[TEXT SECTION Boundary: Start]

Ministry Leaders Series BadgeIf you were asked to share your testimony what would say? Most of us are conditioned to respond with the account of our moment of conversion from death to life in Christ by grace through faith. Some of us are rather sheepish in our retelling because that moment was not as dramatic as Saul of Tarsus on Damascus Road. We think a good testimony is one where a life of outrageous sin, tremendous struggle, or severe deprivation gives way to the wonderous splendor of God’s abounding love in an instant.

Such stories highlight for us the impact of grace. Such stories easily captivate.

Yet not everyone has such a story, and to think such stories better than others is to cast some doubt upon the One who authored the stories; God Himself. In finding our own stories inadequate we find God inadequate. That’s a double blow we can not easily sustain. Yet many of us have sustained it as dramatic conversion stories are paraded before us, while our own story goes untold.

The Gospel

On Using Your Testimony to Tell His Story


The word of God features many testimonies including the aforementioned story of Saul of Tarsus. That particular story gets retold several times with a notable instance in Galatians 1:11-2:21. Reading this account, particularly the portion ending in Galatians 2:10, we learn much about testimonies.

I wish you all to know and to begin to understand that some mistakes have been made when it comes to testimonies. First, we have missed the point. Secondly, we have made the scope too narrow. The first error has led to the second, and the second error is feeding the first. I am not sure how any of it got started, and I am not certain who is to blame. I can say with certainty that many well-meaning people have contributed to the misunderstanding of whom I am the doubtless one.

However, errors can be corrected, and we can easily set both these mistakes straight today.

The point of sharing a testimony is to glorify God by revealing what He did in a particular life. God has done a lot for all of us. Certainly saving us from the tyranny of sin, and from its penalty of eternal death is chief among the blessings, but it is far from the only one.

[TEXT SECTION Boundary: End]
[DATASET EXTRACT Boundary: Start]

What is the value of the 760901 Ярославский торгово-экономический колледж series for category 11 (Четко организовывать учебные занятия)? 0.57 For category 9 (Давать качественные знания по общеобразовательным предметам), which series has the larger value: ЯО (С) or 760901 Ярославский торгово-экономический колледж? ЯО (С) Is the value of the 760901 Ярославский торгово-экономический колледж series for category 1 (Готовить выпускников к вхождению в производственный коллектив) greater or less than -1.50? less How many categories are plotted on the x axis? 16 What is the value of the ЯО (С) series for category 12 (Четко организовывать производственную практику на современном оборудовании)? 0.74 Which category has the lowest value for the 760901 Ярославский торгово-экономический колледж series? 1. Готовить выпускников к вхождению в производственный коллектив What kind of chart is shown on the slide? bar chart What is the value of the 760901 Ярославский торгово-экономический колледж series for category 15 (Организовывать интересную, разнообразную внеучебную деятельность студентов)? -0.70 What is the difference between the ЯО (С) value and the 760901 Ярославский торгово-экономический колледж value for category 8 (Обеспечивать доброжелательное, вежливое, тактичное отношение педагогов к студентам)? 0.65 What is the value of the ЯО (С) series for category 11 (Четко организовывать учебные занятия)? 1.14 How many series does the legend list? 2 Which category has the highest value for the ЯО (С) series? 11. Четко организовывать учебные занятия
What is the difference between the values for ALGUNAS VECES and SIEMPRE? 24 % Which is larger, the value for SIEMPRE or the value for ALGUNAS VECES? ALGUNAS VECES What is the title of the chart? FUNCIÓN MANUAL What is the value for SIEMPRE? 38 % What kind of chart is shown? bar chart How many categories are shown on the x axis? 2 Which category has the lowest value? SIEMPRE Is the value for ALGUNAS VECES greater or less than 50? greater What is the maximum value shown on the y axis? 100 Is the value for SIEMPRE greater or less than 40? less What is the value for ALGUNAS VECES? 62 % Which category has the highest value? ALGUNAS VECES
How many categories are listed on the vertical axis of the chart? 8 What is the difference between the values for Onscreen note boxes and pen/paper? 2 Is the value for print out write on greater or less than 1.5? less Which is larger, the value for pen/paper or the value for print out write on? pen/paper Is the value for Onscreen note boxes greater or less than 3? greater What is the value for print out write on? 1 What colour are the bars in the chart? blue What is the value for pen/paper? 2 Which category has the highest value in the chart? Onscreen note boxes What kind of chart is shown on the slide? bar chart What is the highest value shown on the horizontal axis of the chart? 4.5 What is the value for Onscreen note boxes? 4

[DATASET EXTRACT Boundary: End]

TASKS FOR THIS EXERCISE.
[a] From the text on sharing testimonies, list the three kinds of past life that, in what many of us think makes a good testimony, give way in an instant to God's love.
[b] Write the next part of the text on sharing testimonies, picking up right after its final sentence.

RESPONSES BY ITEM NUMBER.
[a] outrageous sin, tremendous struggle, severe deprivation

[b]
God has also kept all of His promises to us, and seen us through many trials. God has taught us and grown us up towards the fullness of Himself in Christ. He has numbered all of our days, and in all of them and through all of them has written a testament to His perfect character and attributes. The purpose of testimony is not to rely on the glory of God in a single action but in all of life. You see we had a portion of the true purpose, but not the fullness in sharing only our conversion.

I suppose my second point is rather obvious now, but please humor me as I unpack it. Our testimonies include the full scope of our lives. There is not one part to a testimony, but three. There is “life” before Christ, receiving Christ, and walking with Christ. For some the first part is more expansive than the others, and for some (this writer included) the latter part is larger. Each part and each person contributes something of value to the grand purpose of glorifying God.

We see this in every instance of Paul sharing his story, and we see it in all the other outstanding characters of the Scriptures.

Now we might also think that there is nothing in any portion of the story big enough to bother with. Yet experience is not objective, but subjective. From the smallest to the largest whatever tests us and proves God, glorifies God. If it is a trifle it shows that God cares for us to take notice of even our trifling matters, and if something is life-altering it shows nothing is too great for Him to handle.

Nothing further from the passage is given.